• [Page text]
Veteran Farmworker -- An Archivist of California's Voiceless

By Josefina Flores

Date: 08-28-96

Driving through the Pajaro Valley around Watsonville, where the United Farm Workers is mounting an effort to organize California's $650 million strawberry industry, Josefina Flores stops from time to time to speak with workers. Now in her sixties, she is strong but a little weather-beaten, the result of her life spent in the sun. In a spiral notebook she carefully writes down the name of every worker, what each one says about their wages and their lives. In part this is for organizing purposes, for the union. But it is also a way of recording who passes through these fields. Once an illiterate farmworker, Josefina has become an archivist of the voiceless, even as she explains the history of a movement she believes can change their lives. Compared to her own generation, Josefina says, the young people she meets today -- mainly teenage migrants from Mexico -- have higher expectations. Those expectations are the focal point now for her hopes that the movement will survive. Josefina Flores talks about a life spent working for the union. Her narrative was recorded and edited by PNS associate editor David Bacon. (Second of two parts).

WATSONVILLE, CA. -- I never learned to read and write when I was a child -- not until much later. I learned to read and write in the union. Other organizers would teach me a little here, and a little there. Finally I learned, but long after I was already grown.

I was born in Calexico, in the Imperial Valley. I worked in the fields from the time I was seven years old. I worked in the lettuce, in the beets, the carrots, and finally, the grapes. My family worked the corrido - we traveled with the crops, making the same circuit every year.

In those years, no one ever demanded that the children of farm workers go to school. I just went a few days in one place, a few days in another. I wanted to go to school -- I could see the other children playing, and learning things. But I didn't, because of the economic situation of my family.

I was the oldest child, I had to help, so I went to work. This was in 1937 and '38, when the wages were 30 cents an hour. At first I just worked helping my parents. Adding what I did to their work, we all just made a little more.

I was a citizen, born here in the United States, but we were seen as poor people, as Mexicans. Being poor and being Mexican was just about the same thing.

• [Raw data]

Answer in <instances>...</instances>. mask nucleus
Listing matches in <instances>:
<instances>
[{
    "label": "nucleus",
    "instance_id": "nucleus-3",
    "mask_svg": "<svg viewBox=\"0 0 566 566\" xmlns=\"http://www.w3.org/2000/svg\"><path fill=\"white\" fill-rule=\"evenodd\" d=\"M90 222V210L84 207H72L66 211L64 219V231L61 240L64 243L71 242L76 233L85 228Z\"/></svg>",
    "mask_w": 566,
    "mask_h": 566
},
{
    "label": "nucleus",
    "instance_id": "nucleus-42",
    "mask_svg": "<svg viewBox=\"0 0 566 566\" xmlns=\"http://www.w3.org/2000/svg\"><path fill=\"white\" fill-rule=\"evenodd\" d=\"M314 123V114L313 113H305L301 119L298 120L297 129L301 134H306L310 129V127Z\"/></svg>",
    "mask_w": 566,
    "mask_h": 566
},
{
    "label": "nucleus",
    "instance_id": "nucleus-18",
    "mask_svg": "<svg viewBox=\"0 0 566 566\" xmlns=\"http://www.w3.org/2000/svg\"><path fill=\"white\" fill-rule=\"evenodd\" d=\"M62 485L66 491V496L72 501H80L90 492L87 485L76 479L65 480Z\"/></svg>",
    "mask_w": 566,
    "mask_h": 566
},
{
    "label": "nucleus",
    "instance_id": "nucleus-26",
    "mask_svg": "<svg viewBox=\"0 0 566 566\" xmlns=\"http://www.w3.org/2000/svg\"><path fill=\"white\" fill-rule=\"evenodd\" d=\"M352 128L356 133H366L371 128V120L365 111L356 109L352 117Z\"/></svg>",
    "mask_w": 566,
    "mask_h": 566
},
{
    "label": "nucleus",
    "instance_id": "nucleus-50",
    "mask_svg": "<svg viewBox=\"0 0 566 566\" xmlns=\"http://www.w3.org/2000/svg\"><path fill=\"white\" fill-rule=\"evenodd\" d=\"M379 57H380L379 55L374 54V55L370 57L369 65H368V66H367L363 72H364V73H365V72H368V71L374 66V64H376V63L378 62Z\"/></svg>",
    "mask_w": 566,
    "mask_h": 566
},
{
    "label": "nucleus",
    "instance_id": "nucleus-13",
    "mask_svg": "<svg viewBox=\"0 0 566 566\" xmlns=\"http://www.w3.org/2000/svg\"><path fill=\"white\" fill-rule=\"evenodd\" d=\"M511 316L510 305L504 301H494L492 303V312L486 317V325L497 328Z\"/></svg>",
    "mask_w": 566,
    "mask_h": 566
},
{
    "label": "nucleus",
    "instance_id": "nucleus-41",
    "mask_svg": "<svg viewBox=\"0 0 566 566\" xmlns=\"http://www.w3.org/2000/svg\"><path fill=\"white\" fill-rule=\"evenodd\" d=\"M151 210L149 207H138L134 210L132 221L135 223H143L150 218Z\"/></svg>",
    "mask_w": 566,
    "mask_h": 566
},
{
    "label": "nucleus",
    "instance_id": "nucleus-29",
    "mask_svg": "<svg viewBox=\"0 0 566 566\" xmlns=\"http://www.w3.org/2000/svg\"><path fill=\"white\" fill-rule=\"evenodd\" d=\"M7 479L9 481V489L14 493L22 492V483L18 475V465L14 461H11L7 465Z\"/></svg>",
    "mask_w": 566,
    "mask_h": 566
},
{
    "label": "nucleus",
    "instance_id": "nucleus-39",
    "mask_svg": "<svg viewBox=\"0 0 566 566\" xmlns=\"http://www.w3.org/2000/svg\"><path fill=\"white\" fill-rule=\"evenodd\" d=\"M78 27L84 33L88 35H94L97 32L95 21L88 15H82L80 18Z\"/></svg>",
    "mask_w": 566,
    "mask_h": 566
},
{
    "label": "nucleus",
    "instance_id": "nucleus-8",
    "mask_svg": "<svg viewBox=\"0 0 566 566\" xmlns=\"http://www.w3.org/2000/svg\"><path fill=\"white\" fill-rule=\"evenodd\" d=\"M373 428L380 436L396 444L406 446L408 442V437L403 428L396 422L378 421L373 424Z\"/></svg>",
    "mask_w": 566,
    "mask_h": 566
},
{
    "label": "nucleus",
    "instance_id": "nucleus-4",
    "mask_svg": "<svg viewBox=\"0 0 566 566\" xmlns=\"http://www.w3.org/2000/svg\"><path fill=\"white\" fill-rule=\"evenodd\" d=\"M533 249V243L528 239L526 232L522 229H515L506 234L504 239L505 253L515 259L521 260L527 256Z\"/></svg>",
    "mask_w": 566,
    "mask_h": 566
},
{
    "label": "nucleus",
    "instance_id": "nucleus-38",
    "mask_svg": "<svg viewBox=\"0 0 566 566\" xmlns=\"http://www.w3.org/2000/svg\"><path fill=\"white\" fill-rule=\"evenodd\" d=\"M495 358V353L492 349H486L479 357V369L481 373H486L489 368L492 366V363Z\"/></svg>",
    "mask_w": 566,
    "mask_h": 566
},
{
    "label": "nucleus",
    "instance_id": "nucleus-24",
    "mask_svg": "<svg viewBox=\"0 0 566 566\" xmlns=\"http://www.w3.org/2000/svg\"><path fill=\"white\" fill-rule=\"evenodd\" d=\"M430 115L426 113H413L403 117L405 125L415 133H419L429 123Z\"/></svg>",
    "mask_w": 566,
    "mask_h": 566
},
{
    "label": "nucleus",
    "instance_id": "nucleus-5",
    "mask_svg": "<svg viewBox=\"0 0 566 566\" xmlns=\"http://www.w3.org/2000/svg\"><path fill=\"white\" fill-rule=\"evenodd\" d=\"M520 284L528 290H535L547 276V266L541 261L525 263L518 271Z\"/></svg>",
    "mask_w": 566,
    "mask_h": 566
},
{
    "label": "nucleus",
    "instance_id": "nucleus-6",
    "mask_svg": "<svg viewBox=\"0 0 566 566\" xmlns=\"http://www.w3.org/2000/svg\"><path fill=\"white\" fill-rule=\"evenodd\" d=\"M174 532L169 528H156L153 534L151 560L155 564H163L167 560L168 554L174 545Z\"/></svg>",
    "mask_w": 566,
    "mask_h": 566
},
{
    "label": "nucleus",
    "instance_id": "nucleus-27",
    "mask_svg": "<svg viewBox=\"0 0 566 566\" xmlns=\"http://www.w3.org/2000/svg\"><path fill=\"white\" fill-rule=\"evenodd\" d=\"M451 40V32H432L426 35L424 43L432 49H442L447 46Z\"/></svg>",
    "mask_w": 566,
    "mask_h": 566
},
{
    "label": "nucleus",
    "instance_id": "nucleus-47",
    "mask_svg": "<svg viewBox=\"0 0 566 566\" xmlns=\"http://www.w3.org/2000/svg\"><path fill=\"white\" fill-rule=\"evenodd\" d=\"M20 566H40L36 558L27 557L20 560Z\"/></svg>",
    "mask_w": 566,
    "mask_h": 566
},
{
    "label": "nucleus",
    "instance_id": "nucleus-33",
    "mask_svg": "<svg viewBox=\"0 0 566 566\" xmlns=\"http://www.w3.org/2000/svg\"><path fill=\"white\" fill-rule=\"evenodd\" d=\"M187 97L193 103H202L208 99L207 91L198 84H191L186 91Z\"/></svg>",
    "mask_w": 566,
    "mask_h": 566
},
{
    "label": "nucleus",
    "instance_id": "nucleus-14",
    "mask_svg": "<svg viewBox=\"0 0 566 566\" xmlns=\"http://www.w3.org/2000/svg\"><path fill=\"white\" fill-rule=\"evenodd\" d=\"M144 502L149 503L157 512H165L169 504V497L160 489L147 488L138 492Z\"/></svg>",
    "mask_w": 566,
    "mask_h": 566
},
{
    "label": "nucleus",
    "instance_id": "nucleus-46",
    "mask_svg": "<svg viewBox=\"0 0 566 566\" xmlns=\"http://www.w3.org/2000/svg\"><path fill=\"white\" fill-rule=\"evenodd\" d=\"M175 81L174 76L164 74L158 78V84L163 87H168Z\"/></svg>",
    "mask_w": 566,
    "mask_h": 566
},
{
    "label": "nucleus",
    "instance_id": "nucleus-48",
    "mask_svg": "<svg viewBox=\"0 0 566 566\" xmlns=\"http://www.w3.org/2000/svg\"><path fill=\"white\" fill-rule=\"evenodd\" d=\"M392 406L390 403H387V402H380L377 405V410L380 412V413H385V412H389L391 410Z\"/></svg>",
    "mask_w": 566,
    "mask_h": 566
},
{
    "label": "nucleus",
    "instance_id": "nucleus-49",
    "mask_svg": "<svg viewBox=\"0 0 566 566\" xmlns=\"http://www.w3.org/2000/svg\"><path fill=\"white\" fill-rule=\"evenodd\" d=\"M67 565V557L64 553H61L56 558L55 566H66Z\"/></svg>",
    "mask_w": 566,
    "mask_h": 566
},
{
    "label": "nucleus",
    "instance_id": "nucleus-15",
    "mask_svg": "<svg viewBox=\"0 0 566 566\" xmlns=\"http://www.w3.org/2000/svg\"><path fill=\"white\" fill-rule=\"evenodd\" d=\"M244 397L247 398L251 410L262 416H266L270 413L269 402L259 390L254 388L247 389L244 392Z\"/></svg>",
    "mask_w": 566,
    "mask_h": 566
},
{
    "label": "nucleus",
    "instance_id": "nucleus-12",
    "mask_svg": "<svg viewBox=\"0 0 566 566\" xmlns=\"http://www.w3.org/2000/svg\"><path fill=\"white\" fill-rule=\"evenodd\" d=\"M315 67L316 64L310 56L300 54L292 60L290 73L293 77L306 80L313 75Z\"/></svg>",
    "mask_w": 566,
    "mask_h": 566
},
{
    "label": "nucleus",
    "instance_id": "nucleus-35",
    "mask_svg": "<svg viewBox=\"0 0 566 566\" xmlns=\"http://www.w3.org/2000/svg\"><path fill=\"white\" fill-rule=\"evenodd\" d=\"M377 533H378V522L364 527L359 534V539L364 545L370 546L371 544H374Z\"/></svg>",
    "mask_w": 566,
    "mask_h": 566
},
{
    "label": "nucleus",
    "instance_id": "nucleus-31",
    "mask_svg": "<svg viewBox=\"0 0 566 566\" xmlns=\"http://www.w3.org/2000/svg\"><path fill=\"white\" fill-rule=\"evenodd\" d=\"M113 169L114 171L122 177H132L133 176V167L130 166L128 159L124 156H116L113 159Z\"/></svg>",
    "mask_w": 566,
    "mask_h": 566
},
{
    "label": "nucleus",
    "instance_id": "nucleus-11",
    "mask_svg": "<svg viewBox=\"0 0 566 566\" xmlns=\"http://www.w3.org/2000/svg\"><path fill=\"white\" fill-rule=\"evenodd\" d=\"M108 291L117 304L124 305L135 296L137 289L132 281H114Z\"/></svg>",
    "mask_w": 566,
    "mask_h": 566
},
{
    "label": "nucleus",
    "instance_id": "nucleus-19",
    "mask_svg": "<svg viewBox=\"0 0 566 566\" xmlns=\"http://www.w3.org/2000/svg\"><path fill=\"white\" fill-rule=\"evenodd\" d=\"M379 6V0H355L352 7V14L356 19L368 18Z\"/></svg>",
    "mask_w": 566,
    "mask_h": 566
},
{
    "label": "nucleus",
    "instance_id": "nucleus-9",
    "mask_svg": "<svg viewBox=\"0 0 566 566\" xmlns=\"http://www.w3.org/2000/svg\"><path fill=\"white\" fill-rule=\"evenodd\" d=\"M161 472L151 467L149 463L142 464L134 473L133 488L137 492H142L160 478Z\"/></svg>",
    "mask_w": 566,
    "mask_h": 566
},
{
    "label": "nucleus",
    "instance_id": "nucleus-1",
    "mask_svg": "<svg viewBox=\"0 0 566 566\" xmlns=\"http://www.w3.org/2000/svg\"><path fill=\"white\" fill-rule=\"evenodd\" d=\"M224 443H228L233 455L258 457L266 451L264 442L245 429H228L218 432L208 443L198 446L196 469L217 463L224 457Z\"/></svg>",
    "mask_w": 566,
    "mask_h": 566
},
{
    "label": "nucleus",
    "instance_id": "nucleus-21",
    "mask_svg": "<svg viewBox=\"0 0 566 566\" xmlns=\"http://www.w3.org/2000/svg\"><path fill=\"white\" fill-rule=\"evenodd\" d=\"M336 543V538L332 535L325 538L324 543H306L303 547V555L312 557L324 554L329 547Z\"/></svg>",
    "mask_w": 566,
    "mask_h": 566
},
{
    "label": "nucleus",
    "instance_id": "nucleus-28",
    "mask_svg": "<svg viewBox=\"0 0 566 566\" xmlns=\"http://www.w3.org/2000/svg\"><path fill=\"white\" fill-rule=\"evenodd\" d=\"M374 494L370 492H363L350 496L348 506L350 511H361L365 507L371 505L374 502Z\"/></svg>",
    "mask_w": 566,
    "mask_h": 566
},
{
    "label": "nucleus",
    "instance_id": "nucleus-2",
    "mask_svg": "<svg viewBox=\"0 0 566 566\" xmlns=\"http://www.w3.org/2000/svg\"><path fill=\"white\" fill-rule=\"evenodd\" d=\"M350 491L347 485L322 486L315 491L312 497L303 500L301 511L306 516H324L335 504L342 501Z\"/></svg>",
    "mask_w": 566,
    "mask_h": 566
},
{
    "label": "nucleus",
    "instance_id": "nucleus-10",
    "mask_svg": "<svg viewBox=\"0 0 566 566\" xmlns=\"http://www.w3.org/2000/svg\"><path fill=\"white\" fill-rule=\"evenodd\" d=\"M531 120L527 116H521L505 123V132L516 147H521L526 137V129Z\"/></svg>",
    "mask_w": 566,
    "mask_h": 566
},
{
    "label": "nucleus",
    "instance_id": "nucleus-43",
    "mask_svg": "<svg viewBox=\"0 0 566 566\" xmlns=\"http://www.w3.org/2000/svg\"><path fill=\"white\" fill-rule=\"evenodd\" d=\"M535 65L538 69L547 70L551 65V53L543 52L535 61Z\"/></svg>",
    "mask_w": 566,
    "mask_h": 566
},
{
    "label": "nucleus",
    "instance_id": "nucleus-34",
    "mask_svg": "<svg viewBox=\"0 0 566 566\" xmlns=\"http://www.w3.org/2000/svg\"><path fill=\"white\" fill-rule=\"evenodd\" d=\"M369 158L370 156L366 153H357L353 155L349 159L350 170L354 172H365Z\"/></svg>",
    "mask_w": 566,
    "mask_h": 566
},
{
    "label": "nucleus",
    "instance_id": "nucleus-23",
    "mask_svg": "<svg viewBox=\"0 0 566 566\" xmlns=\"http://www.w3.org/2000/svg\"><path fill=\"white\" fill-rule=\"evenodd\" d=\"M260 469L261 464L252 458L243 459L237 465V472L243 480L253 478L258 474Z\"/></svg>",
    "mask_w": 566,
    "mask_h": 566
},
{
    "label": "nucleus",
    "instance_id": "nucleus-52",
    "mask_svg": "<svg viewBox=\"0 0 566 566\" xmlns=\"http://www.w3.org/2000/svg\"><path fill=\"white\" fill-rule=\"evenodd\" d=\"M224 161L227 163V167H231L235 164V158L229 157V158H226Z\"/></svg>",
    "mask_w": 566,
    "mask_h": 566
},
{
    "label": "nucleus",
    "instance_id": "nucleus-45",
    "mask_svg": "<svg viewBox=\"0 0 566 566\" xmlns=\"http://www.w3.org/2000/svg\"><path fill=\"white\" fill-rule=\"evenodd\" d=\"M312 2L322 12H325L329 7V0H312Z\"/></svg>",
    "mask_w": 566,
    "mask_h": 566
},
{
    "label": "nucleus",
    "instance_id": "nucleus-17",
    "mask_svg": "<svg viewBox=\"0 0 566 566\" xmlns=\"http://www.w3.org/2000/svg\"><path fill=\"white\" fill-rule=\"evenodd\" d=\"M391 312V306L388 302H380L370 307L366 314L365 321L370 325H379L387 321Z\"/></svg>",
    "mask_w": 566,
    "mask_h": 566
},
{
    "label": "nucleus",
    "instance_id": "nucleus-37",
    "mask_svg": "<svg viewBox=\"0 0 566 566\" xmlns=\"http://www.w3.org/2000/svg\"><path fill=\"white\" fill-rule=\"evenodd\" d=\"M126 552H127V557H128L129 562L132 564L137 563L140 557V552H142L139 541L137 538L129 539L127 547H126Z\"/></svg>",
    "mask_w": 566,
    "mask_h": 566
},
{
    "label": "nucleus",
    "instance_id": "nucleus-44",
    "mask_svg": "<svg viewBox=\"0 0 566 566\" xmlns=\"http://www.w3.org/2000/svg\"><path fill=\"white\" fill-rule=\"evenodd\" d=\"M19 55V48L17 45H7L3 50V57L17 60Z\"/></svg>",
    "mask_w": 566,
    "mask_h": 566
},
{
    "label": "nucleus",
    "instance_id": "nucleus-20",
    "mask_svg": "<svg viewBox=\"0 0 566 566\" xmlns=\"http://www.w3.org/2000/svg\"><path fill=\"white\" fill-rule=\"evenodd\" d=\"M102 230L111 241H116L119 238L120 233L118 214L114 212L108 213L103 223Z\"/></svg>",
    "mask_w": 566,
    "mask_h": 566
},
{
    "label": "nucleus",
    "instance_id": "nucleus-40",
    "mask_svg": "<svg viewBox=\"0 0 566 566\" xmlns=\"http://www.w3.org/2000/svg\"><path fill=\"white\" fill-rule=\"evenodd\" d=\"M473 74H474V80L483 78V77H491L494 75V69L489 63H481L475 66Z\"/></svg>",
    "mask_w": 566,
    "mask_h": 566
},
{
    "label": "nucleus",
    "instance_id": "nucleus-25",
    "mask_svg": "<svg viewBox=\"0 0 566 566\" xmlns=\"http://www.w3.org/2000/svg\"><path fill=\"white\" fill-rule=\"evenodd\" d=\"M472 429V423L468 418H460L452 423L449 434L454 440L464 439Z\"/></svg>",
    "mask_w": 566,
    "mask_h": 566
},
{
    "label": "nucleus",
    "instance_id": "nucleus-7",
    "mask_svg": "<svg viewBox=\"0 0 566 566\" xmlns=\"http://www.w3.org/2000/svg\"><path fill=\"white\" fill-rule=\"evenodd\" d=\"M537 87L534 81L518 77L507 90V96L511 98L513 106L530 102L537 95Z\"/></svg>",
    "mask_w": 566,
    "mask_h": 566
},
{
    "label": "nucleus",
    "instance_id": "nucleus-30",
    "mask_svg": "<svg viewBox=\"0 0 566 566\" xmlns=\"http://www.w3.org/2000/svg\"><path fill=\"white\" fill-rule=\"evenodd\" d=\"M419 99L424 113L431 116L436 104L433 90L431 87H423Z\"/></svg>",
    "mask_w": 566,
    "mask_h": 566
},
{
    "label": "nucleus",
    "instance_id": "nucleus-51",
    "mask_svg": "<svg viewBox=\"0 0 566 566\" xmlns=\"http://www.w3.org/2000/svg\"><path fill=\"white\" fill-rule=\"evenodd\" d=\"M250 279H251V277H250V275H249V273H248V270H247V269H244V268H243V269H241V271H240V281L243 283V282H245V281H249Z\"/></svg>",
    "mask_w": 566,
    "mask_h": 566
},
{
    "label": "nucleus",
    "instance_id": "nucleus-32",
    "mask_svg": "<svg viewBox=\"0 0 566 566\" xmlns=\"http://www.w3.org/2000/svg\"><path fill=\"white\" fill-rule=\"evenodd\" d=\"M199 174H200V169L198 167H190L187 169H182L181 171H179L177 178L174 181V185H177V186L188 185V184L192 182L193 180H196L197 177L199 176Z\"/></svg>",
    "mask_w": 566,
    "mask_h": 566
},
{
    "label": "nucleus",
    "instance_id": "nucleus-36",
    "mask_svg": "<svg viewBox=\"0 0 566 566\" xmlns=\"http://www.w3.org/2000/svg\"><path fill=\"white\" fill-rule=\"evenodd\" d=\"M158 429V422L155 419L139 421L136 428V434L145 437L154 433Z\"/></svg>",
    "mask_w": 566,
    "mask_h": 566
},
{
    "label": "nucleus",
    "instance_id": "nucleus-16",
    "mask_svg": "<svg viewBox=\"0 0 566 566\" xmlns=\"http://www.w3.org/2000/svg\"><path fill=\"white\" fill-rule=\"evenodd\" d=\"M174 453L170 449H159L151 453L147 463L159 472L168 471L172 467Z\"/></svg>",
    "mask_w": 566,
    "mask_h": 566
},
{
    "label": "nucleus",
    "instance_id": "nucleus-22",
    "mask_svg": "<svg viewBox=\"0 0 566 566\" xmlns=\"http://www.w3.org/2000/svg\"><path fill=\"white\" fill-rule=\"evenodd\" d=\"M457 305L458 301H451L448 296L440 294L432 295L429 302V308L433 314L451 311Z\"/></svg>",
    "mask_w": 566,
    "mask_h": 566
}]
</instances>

• [What to do] Continue Josefina Flores's account of her life as a farmworker, picking up after its last sentence.

• [Written answer]
I got married at 21 and I had nine children. The triplets are 42 now and my twins are 31. The other children died, some before they were born and some after. My husband died when my oldest was ten years old. Afterwards, I just went on working. I brought my kids to the fields, the way my parents brought me. We had a little corrido -- just from Arvin to Selma and back.

In 1965 we began to hear about Cesar Chavez, that he was organizing farm workers. I didn't know what a union was at the time, much less a strike or a boycott. In 1966 I was working near a ranch in Selma where there was a strike. I went to find out what was going on and I saw that the union was trying to do something good. In those times it was just trying to get the wages up a little, and get bathrooms in the fields. So I joined.

In 1968 we struck the grapes in Arvin. I went to a restaurant with my daughter to pick up some burritos which the owner was donating to workers on the picket line. While I was inside, a foreman came in and shot me. He shot seven bullets into my body. It took a long time to recover. I couldn't work for a couple of years.

After 1970, I went to work for the union, first in Santa Maria and then back to the San Joaquin Valley during the 1973 grape strike. The strike was called off after two people were killed and I went to Chicago on the boycott. I've worked as an organizer in the union office in Delano ever since.

All of the struggles we've had in our union have been very difficult. But at least we know now a little bit about how to fight. There are many people in the union like me -- we're older workers. We're explaining the history of our own movement to people here in the strawberries who don't know anything about it. They weren't here when it happened. Many of them hadn't been born yet.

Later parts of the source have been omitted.